--- What is asked ---
Print the entries from the line containing "How large a" through the line containing "Result: 149", inclusive, without any pictures.

--- Entries ---
^^^^

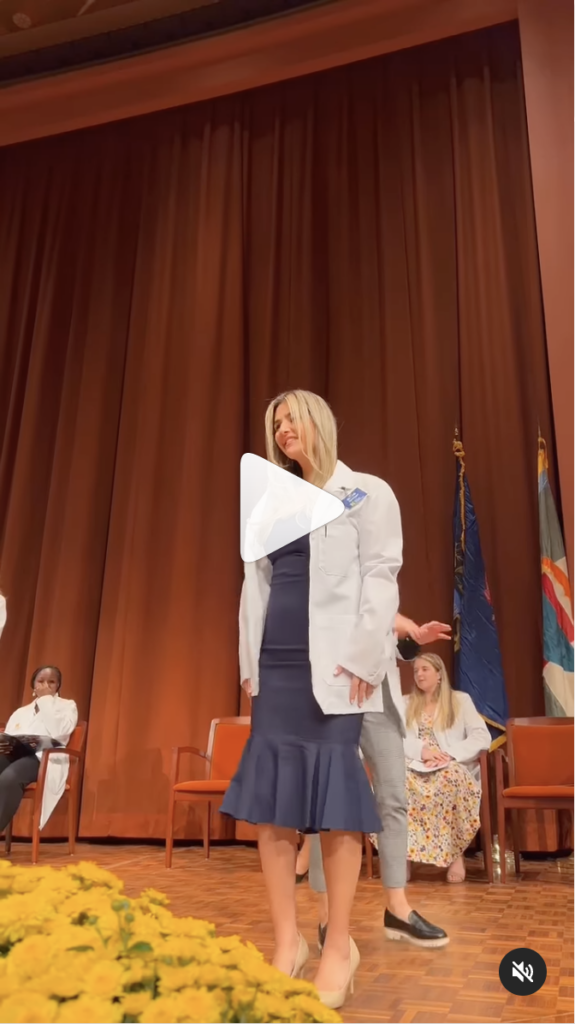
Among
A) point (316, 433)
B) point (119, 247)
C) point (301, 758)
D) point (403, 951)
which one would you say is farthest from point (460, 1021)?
point (119, 247)

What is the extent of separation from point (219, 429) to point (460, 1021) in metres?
3.74

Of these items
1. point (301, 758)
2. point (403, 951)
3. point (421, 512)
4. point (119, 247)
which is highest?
point (119, 247)

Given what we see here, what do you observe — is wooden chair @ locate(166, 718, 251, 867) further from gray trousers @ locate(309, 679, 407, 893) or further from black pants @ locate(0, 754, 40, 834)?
gray trousers @ locate(309, 679, 407, 893)

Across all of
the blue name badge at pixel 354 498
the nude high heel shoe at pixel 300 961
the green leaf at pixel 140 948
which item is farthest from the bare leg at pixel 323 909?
the green leaf at pixel 140 948

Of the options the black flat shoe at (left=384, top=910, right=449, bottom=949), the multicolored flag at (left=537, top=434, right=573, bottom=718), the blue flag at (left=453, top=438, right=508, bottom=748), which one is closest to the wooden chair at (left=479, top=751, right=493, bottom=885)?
the blue flag at (left=453, top=438, right=508, bottom=748)

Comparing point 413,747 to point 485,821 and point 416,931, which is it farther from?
point 416,931

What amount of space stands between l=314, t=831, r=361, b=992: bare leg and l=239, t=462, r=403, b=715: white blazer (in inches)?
8.5

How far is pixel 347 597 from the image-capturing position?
4.85 feet

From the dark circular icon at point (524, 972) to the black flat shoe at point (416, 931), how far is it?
28.6 inches

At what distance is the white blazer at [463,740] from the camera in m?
3.28

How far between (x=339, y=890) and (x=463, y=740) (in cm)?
203

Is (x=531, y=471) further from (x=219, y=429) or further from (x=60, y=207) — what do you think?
(x=60, y=207)

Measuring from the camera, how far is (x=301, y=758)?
4.64ft
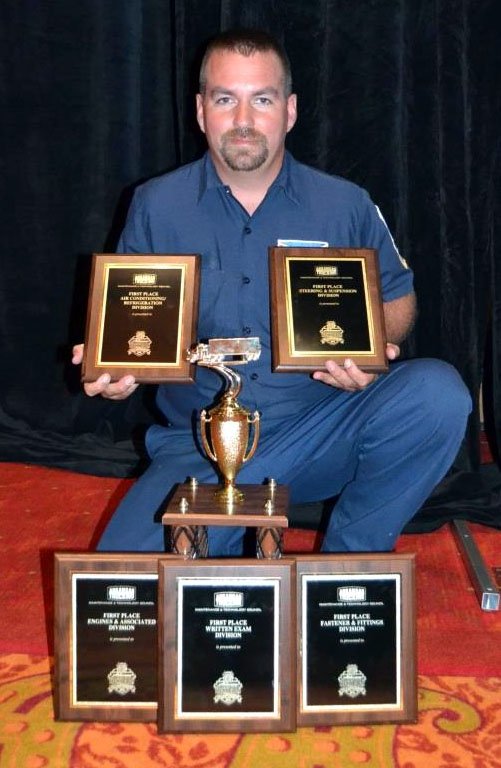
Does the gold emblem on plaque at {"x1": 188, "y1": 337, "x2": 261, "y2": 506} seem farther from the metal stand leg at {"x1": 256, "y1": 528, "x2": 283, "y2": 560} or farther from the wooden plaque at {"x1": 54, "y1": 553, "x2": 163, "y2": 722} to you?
the wooden plaque at {"x1": 54, "y1": 553, "x2": 163, "y2": 722}

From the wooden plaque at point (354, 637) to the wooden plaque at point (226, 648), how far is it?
0.04m

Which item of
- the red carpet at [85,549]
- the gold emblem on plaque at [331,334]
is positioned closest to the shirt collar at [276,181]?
the gold emblem on plaque at [331,334]

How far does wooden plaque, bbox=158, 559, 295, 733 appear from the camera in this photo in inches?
64.8

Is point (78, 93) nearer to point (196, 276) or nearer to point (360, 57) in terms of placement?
point (360, 57)

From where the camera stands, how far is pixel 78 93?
3383 millimetres

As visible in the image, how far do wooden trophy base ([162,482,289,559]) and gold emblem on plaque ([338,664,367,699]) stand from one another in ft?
0.77

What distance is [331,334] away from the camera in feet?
6.19

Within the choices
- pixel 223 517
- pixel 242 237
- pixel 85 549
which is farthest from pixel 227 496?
pixel 85 549

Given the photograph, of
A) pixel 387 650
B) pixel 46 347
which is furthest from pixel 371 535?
pixel 46 347

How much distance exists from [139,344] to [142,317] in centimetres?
6

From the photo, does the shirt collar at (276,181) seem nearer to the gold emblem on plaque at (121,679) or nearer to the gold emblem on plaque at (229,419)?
the gold emblem on plaque at (229,419)

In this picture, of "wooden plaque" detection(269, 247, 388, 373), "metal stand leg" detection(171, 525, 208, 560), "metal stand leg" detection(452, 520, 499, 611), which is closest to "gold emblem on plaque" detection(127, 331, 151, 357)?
"wooden plaque" detection(269, 247, 388, 373)

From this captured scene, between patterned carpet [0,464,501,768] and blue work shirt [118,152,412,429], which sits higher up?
blue work shirt [118,152,412,429]

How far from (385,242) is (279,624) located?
104cm
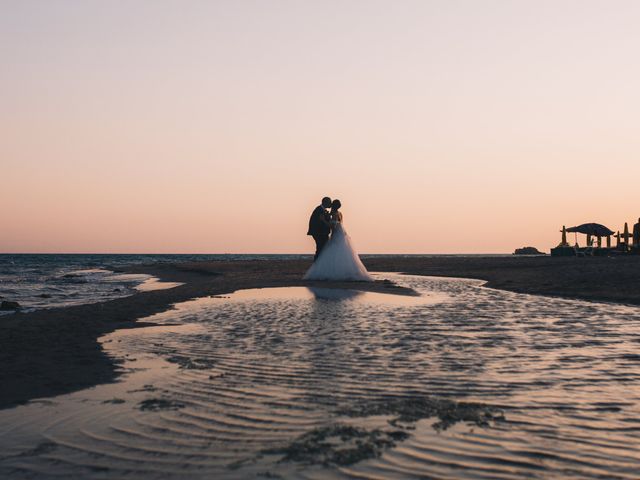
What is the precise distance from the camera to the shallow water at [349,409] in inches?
162

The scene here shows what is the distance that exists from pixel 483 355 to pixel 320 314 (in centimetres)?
575

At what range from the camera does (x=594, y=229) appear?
188 ft

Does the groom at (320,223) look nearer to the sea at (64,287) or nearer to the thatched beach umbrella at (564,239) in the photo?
the sea at (64,287)

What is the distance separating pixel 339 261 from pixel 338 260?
6 cm

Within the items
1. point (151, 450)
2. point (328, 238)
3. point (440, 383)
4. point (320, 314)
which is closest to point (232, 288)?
point (328, 238)

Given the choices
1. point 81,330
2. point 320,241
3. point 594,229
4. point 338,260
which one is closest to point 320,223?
point 320,241

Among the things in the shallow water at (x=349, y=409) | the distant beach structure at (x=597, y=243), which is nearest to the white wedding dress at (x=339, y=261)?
the shallow water at (x=349, y=409)

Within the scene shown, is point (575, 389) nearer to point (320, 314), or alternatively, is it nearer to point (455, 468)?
point (455, 468)

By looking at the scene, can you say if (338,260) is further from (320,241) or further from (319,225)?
(319,225)

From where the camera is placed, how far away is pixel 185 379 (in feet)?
22.6

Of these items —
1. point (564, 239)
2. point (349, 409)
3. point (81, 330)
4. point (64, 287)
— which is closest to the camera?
point (349, 409)

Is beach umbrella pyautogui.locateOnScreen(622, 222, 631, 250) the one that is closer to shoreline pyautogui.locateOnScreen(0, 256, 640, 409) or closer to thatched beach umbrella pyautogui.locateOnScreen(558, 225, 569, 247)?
thatched beach umbrella pyautogui.locateOnScreen(558, 225, 569, 247)

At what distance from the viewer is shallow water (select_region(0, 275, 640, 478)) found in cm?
412

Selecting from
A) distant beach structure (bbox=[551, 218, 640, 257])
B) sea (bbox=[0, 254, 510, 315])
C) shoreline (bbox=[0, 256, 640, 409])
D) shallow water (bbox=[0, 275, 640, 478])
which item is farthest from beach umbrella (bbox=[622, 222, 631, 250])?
shallow water (bbox=[0, 275, 640, 478])
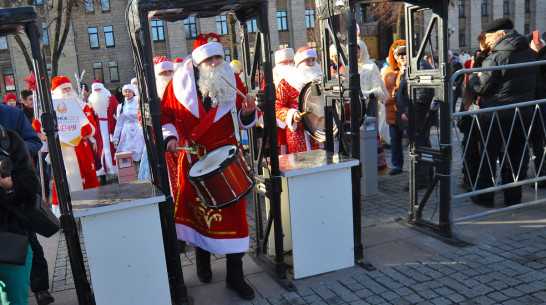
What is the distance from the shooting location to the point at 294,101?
19.4 feet

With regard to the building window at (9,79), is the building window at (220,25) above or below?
above

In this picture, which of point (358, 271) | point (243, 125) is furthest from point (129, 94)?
point (358, 271)

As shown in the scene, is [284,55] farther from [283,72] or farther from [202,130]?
[202,130]

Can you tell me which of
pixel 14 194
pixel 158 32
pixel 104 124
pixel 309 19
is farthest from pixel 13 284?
pixel 309 19

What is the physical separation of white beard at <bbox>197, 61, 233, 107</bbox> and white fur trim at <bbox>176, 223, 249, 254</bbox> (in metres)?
1.07

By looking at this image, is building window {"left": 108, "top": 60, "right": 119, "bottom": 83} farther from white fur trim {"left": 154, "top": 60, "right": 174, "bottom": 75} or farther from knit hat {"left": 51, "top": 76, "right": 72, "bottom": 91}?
white fur trim {"left": 154, "top": 60, "right": 174, "bottom": 75}

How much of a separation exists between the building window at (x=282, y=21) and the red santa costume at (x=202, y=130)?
37042 mm

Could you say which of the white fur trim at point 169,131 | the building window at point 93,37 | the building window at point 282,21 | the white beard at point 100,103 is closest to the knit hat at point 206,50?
the white fur trim at point 169,131

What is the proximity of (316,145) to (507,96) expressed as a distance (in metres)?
2.23

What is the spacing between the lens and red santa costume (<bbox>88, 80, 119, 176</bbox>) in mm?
8810

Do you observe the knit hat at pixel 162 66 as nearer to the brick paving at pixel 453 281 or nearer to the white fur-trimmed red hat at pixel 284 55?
the white fur-trimmed red hat at pixel 284 55

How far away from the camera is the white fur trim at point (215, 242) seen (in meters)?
3.76

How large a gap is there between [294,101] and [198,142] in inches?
92.7

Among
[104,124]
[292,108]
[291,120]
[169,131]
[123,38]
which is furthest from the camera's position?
[123,38]
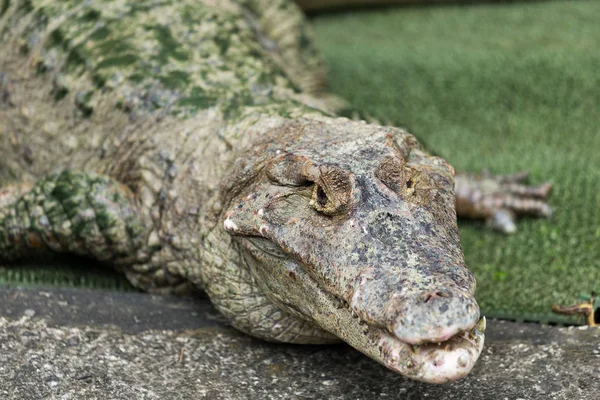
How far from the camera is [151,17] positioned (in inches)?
Result: 149

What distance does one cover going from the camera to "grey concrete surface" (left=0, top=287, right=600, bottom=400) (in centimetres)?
234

^^^^

--- Response to this task ---
How large a gap is there between [294,101] and [198,142] in inches?
92.7

Among
[104,124]
[292,108]
[291,120]
[169,131]
[123,38]
which is furthest from the camera's position?
[123,38]
How far from the camera is [151,17] positioned (in inches)?
Result: 149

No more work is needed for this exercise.